→ **Required action**
In the material below, the required lines run from the one containing "Cena en Ziguinchor, Lamine, como" through the one containing "Philip Johnson Glass". Copy those lines exactly, ends included, and nothing else.

START Provided information

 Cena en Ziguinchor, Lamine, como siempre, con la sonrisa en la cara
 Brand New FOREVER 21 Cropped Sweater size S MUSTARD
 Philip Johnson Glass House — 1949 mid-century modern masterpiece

END Provided information
START Provided information

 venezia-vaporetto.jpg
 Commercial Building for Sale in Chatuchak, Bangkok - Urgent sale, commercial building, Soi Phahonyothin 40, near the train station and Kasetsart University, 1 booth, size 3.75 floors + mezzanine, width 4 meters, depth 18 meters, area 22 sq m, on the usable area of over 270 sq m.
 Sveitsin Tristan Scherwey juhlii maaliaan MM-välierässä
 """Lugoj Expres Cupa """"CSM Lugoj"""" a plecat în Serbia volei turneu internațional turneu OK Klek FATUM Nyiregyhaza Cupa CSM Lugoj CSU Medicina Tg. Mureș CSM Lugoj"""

END Provided information

→ **Task solution**
 Cena en Ziguinchor, Lamine, como siempre, con la sonrisa en la cara
 Brand New FOREVER 21 Cropped Sweater size S MUSTARD
 Philip Johnson Glass House — 1949 mid-century modern masterpiece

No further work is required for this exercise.